Direct investments also enhance development of human capital resources, with the skills gained by the workforce through training increasing the overall education and human capital within a country. Foreign direct investment also brings about resource transfers of facilities and equipment as well as the exchanges of knowledge, technologies, and skills. These factors together lead to an increase in productivity of the workforce.
Foreign investments also ease international trade by lowering import tariffs and facilitating exports, while tax incentives provided to foreign investors attract new investments and spur growth and development of existing ventures. FDI also reduces the disparity between revenues and costs, bringing about lower production costs and thereby making products and services more competitive on global markets. Another advantage of foreign direct investment is the increase in the country’s income, with more jobs and higher wages resulting in a hike in national income and economic growth promotion.
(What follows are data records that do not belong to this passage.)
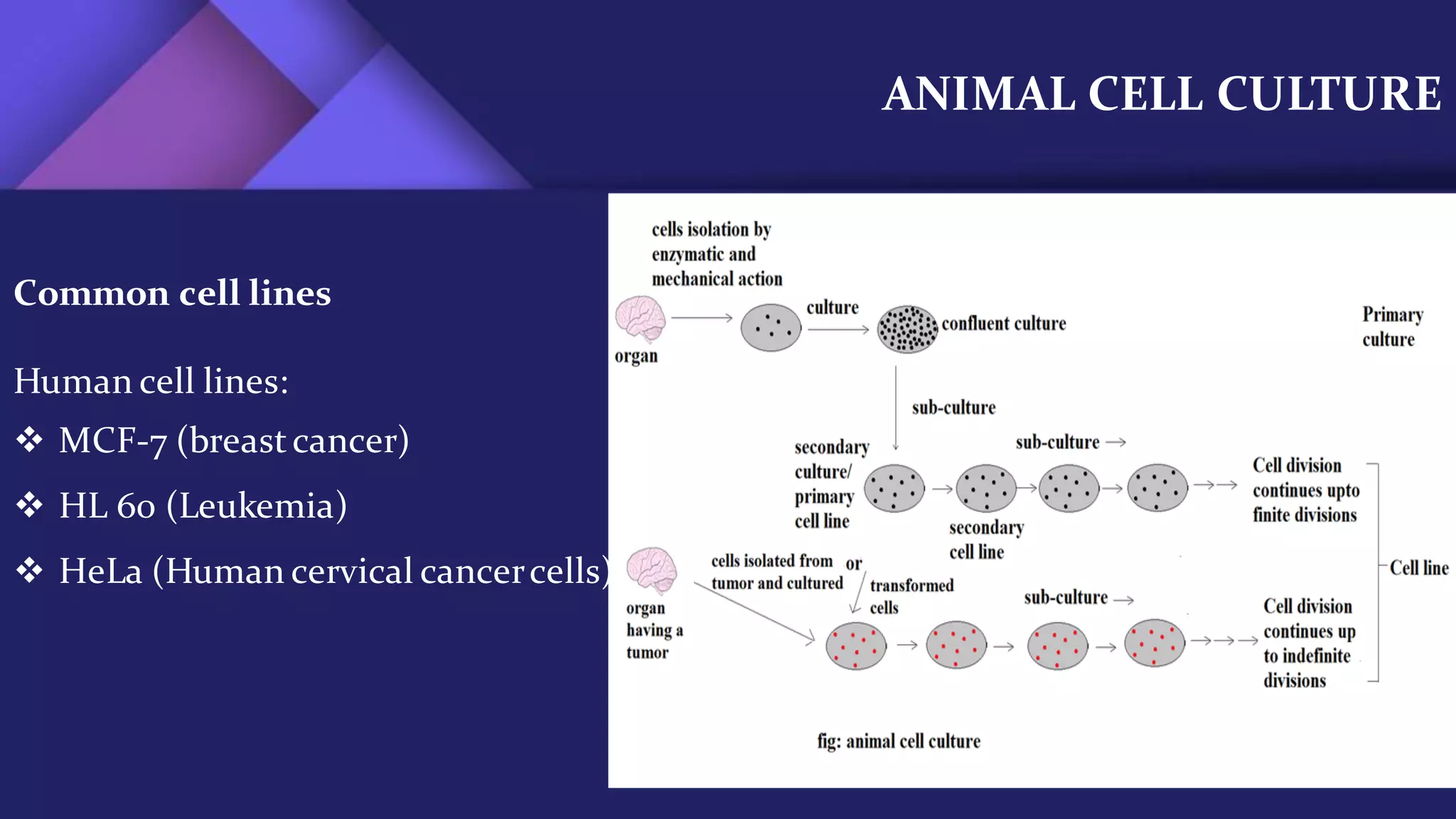 ANIMAL CELL CULTURE

Common cell lines

Human cell lines:

❖ MCF-7 (breast cancer)

❖ HL 60 (Leukemia)

❖ HeLa (Human cervical cancer cells)

cells isolation by enzymatic and mechanical action

organ

culture

confluent culture

Primary culture

sub-culture

secondary culture/ primary cell line

sub-culture →

secondary cell line

Cell division continues upto finite divisions

Cell line

organ having a tumor

cells isolated from tumor and cultured

or

transformed cells

sub-culture →

Cell division continues up to indefinite divisions

fig: animal cell culture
Notwithstanding the diligent efforts of KDIPA, and its list of achievements in the sixth annual report, foreign direct investment has played only a relatively small role in Kuwait’s economy. According to the latest report from the United Nations Conference on Trade and Development (UNCTAD) total FDI stock in Kuwait amounted to about $15 billion in 2019, equivalent to 10.9 percent of the country’s GDP. In comparison, FDI stock represented 78 percent and nearly 30 percent of GDP in Bahrain and Saudi Arabia, respectively.
A recent survey carried out by Kuwait’s Central Administration of Statistics, shows businesses and investors want procedures and policies to be streamlined to stimulate and encourage investments in Kuwait, especially foreign direct investments. The survey also showed respondents calling for granting permanent residence for a certain segment of investors, and granting long-term residence to other investors, for a period of at least 10 years. The questionnaire also revealed wide support for abolishing the sponsorship system for the investors, and softening the rules and requirements on visitor visas for investors, and overhauling housing and real estate laws to enable foreigners to fully own real estate assets in Kuwait.
While most of the recommendations cannot be considered as innovative or imaginative, the fact that a large segment of respondents want significant changes to investment and real estate laws show that despite the successes notched by KDIPA, it is still a work in progress and much remains to be done to attract and sustain foreign direct investments in Kuwait.
An earlier white paper submitted to the cabinet had also suggested changing the budget structure from a cost budget to a program and performance budget. In a performance budget, the allocation of funds and resources is based on specific goals agreed upon by budget committees and agency heads of services. The input of resources based on output of services is expected to motivate employees and encourage them to produce positive results. Though there are difficulties in its implementation, it is certainly something that the government could pursue if it is serious about improving productivity in its public-sector undertakings.
Experts concur that notwithstanding the current upward trajectory of the economy on the back of higher oil revenues, in the absence of meaningful reforms, the economy could be in for more of the same roller-coaster ride that it has experienced in the past. It is obvious that the government’s exhortation of economic diversification away from an overreliance on oil revenue, greater private sector participation in the economy, and creating more job opportunities for national cadre, will continue to ring hollow, unless and until it is willinging and able to boldly initiate and implement policies, and undertake painful reforms that put the economy on a sustainable path of growth and development.